Unfortunately from that pinnacle, Wolfe’s prose begins to weaken under the overwhelming weight of his ego. The next essay “In the Land of the Rococo Marxists”, is an interesting look at the folly of academic socialism/Marxism and later the trend of Deconstructionism within the academic world. Wolfe’s bitterness is fairly strong here though, and his pointed finger, however correct in pockets, is still full of generalisations, Americanocentric, and even silly, as he latches onto words like “choice” and “dis”, while accusing his colleagues of being Old Fools. Of course Wolfe makes some excellent points, and raises some very interesting issues, but his Personality, and almighty sense of rightousness gives the piece a feeling of grumpy irritation, rather than good nature humour.
The Novella “Ambush at Fort Bragg” is reasonably well written, with a compelling plot based around “Sting-TV”, but the writing is a little junky, skimping on characterisation, detail, and visual beauty, at the expense of clichéd personalities (which, judging from Wolfe’s other essays, he believes to be true to life, humans being what they are). Placed in the middle of a series of non-fictional essays however, the novella does appear to have been included just to bulk the book out, and doesn’t quite fit.

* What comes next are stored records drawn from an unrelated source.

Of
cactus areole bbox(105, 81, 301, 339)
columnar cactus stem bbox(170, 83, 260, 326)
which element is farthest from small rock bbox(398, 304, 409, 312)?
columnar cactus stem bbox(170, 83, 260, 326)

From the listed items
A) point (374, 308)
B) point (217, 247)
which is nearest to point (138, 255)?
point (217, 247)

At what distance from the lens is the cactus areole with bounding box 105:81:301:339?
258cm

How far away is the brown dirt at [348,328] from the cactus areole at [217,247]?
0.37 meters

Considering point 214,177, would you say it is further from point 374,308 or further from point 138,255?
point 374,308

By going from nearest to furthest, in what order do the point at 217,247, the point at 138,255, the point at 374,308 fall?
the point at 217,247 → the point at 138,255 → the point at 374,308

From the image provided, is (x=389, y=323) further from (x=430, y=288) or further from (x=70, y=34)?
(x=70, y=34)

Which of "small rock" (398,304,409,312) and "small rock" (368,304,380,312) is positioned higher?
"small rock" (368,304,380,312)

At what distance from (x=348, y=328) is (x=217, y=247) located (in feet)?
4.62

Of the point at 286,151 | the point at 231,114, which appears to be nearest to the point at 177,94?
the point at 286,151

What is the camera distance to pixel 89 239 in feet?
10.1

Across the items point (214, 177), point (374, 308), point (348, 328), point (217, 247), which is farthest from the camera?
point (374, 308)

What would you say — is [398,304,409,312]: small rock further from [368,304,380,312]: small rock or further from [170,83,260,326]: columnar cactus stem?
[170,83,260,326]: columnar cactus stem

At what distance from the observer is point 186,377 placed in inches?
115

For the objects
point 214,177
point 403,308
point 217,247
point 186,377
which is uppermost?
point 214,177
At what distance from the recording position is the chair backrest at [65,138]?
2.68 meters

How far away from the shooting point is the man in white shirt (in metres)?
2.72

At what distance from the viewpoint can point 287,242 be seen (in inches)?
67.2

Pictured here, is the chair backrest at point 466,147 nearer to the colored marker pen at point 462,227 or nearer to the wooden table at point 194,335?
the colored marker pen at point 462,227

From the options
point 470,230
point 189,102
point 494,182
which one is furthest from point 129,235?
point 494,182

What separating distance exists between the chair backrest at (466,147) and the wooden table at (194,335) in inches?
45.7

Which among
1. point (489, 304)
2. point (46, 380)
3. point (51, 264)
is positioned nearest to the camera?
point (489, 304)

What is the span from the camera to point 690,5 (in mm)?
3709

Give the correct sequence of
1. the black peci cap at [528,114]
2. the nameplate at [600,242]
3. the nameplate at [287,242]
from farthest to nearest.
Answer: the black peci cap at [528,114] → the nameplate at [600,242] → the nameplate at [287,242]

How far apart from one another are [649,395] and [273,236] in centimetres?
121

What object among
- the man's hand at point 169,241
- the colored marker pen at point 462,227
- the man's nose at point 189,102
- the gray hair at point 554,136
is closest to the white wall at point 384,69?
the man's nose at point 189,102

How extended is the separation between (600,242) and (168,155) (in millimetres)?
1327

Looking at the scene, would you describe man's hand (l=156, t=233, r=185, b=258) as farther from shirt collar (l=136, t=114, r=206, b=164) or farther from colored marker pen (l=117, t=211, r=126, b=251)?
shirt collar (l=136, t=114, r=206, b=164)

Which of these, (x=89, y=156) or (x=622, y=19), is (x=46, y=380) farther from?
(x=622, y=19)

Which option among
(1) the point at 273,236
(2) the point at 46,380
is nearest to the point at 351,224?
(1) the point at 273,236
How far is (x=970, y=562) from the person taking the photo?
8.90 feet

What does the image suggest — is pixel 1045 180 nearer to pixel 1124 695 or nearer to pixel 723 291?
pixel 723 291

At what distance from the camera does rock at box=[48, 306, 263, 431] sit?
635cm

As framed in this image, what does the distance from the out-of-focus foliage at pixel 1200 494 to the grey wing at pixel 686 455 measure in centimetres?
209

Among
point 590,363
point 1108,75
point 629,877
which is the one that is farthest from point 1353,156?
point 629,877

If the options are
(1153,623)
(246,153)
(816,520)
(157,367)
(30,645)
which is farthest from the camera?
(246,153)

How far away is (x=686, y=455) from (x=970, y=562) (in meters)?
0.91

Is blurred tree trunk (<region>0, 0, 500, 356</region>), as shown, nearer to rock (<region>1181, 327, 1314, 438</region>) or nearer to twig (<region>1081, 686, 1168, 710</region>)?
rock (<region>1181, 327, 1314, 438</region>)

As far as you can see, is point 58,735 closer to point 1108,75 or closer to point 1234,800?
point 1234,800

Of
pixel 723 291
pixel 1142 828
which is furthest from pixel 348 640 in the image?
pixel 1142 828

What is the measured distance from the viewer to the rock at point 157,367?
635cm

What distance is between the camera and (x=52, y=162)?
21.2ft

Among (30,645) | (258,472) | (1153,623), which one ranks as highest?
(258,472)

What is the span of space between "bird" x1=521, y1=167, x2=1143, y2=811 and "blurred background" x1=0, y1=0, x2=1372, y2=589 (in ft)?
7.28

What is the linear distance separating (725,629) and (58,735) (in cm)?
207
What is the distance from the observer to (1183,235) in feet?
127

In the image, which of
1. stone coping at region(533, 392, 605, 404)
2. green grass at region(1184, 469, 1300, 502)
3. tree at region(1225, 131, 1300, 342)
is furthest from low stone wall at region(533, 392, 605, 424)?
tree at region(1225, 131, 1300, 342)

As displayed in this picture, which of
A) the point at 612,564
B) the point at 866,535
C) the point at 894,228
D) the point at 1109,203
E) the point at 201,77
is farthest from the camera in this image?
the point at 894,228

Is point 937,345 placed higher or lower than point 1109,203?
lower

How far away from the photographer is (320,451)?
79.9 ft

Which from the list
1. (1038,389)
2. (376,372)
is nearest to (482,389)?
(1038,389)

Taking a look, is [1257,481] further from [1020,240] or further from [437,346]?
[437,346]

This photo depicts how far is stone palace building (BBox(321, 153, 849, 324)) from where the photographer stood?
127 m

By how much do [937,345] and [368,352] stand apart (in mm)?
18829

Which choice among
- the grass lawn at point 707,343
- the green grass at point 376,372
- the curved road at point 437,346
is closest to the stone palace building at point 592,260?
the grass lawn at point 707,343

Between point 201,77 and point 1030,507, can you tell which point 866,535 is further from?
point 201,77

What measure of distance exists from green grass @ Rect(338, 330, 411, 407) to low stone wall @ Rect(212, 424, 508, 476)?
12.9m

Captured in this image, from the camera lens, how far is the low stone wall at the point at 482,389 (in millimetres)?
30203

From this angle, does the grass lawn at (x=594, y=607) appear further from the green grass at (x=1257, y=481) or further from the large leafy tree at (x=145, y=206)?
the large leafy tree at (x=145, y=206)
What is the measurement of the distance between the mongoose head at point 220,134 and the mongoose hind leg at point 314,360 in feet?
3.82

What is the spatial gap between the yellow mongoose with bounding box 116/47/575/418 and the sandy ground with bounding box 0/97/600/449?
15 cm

Despite the occasional whine, the self-aggrandisement which is rampant throughout the essays, some of which read like a prelude to an autobiography which must surely be in the works,Hooking Up is a worthwhile read, if only for the genius which comes through in the essays in “The Human Beast” section. Wolfe’s ability to place modern trends in a well researched historical context, and to keep on testing the limits, and the implications of some of the major scientific advances we tend to take for granted nowadays make for provocative reading. A lot of Hooking Upis patchy and flawed, but when it is good, it is very very good.